There is certainly a world of cryptocurrencies beyond Bitcoin that includes meme coins. However, they did not join the party in the same way. Dogecoin and Shiba Inu coins are up about 3% over the past two days, according to Coin Metrics.

Bitcoin is widely considered to be in its own class in the crypto world, driven by macro factors when there are no specific catalysts to consider, such as the launch of exchange-traded bitcoin funds in the US or the bitcoin halving that occurs every four years.

Noel Acheson, economist and author of the “Crypto is Macro Now” newsletter, added that the move in meme stocks was “more of a revving of the engines than a full takeoff” and that macro issues are still weighing on Bitcoin.

“Tomorrow’s inflation data may lift sentiment if it comes in better than expected, but uncertainty is high,” she said.

This year, the US allowed the introduction of the first bitcoin ETFs, driven in large part by BlackRock, the world’s largest asset manager. The funds are expected to attract new types of investors, stable new cash flows, while reducing volatility. Additionally, the 2023 regional banking crisis in the US, which kicked off the current Bitcoin cycle, turned many people on to the cryptocurrency’s potential as an alternative financial system and hedge against uncertainty.

“Bitcoin is no longer seen as a pure speculative asset,” Acheson said. “Its stock-of-value narrative is more deeply entrenched, its holder base is much broader, and it has become somewhat institutionalized.”

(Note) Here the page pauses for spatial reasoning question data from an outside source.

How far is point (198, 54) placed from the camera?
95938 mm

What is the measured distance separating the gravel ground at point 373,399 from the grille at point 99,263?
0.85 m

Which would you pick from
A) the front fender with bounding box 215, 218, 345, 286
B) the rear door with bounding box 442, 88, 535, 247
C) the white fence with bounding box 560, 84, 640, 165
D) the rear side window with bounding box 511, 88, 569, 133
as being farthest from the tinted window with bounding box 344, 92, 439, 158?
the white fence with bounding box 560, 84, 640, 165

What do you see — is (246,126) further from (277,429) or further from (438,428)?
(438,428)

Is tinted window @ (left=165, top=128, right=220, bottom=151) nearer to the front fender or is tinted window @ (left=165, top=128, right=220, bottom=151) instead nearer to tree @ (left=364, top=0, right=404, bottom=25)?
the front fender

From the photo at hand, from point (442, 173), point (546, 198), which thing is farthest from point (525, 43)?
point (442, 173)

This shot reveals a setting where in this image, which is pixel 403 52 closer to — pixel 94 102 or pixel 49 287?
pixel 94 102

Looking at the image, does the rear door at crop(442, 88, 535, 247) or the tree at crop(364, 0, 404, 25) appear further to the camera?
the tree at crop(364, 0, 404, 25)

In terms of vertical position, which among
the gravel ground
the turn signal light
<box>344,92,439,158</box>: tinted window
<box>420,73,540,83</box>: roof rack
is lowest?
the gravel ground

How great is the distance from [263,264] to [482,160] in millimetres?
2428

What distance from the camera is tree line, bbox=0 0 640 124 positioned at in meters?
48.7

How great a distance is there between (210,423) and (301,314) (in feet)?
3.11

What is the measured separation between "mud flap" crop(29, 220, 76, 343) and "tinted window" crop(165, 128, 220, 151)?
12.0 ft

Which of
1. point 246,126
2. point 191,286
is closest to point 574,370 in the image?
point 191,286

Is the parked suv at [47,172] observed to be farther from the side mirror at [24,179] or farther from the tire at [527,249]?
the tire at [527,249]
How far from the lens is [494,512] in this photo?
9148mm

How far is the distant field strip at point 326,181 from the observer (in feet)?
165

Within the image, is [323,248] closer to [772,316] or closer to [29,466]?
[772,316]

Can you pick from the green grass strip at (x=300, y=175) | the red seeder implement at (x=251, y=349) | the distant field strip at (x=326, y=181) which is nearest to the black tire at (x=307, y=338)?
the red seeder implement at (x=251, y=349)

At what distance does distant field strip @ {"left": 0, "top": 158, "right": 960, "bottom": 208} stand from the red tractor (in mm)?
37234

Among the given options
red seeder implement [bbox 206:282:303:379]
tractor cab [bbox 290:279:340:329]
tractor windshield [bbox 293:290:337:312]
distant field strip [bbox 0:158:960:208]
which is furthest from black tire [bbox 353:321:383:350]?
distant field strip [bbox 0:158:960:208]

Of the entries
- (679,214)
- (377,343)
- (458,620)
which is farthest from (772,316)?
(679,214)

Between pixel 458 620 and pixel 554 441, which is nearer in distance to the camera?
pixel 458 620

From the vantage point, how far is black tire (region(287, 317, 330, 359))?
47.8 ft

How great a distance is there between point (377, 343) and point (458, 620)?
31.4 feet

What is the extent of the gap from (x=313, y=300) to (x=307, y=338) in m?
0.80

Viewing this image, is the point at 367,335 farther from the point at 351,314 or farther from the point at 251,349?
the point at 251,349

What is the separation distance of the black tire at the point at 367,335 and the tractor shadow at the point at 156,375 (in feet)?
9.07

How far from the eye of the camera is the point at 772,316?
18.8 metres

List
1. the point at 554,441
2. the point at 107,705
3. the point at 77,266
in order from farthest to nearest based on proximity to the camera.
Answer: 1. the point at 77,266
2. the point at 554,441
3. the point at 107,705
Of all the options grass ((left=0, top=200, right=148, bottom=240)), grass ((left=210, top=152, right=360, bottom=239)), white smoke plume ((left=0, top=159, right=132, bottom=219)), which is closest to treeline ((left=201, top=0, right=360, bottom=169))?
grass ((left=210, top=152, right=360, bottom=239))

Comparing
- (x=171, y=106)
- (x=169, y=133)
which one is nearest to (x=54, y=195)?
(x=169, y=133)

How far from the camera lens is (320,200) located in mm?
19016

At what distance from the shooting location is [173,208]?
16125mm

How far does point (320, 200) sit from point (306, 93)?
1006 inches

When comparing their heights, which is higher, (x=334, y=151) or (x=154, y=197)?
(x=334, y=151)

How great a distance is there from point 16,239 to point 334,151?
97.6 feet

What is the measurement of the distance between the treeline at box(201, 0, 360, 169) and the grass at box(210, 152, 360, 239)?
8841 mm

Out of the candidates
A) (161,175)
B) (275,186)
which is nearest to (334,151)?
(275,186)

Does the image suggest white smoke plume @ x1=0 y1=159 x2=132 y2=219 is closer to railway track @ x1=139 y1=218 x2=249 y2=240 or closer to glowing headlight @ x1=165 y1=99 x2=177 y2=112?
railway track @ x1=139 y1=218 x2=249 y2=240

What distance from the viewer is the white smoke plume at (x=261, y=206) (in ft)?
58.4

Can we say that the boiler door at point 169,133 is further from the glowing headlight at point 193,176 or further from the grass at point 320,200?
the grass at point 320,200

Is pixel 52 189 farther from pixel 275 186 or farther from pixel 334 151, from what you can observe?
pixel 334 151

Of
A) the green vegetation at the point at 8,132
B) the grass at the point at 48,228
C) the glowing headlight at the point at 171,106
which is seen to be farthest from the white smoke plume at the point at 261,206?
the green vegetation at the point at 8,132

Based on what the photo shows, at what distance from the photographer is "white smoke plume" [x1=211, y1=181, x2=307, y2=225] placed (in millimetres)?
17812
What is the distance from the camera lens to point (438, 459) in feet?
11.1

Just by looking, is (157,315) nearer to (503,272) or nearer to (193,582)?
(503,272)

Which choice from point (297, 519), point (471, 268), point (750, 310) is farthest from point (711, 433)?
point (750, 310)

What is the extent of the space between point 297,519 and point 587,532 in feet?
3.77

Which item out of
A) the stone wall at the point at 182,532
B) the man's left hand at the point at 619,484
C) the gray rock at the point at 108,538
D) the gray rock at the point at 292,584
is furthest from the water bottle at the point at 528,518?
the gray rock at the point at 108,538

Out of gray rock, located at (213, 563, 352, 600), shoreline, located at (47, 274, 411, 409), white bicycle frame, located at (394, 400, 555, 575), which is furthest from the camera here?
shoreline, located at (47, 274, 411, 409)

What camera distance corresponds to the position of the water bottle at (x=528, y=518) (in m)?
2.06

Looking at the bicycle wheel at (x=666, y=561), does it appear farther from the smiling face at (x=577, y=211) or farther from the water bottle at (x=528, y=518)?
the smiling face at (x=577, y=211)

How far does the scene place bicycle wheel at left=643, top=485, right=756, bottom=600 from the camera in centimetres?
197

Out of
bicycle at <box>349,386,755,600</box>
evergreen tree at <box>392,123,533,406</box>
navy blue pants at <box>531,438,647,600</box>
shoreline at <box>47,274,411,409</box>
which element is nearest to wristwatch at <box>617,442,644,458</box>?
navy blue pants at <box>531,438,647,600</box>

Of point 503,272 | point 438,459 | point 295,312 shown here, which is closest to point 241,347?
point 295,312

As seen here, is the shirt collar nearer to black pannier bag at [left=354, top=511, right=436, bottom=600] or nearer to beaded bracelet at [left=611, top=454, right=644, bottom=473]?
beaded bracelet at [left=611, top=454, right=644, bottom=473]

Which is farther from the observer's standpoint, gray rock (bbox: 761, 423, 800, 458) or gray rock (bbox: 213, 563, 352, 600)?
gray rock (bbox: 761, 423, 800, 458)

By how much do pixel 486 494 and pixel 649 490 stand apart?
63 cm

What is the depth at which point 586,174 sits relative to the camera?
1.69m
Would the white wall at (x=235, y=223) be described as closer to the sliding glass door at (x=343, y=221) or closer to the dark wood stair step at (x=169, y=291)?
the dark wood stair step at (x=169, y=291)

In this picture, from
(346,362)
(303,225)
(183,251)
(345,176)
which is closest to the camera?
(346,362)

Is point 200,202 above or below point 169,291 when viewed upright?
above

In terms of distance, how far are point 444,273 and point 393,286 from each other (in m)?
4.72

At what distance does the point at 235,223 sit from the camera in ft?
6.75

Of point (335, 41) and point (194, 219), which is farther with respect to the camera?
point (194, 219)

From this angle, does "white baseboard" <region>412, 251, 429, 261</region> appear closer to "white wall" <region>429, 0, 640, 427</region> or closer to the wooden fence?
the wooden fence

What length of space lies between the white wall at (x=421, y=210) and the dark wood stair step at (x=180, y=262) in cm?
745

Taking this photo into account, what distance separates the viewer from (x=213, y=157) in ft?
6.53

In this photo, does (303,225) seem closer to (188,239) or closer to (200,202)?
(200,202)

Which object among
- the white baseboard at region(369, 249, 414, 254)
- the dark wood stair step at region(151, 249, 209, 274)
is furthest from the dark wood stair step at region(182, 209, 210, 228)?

Sylvia Jablonski, CEO and chief investment officer at Defiance ETFs, added that although bitcoin was “put into the meme stock category” in 2021, the market is starting to show signs that it is now being taken more seriously.

“There is a shift towards trust in the longevity of owning bitcoin,” she said. “Bitcoin has become more commercial in its ETF shell, and both retail and institutional investors tend to hold both Bitcoin and Ether, compared to day trading it as a meme stock.”

As bitcoin has rallied so far in the first quarter of the year, briefly approaching $73,000, it has recently pulled back in what many investors are describing as a healthy move. With few catalysts and triggered by macroeconomic headwinds, these investors also warn that the lull in bitcoin’s price could continue for several more months and perhaps drag prices further down.

“These periods of consolidation can go on for a long time and are very boring,” Trenchev said. “Bitcoin’s narrative faucet has run dry … and I wouldn’t expect the resurgence of the meme craze to be the catalyst for Bitcoin’s next move.”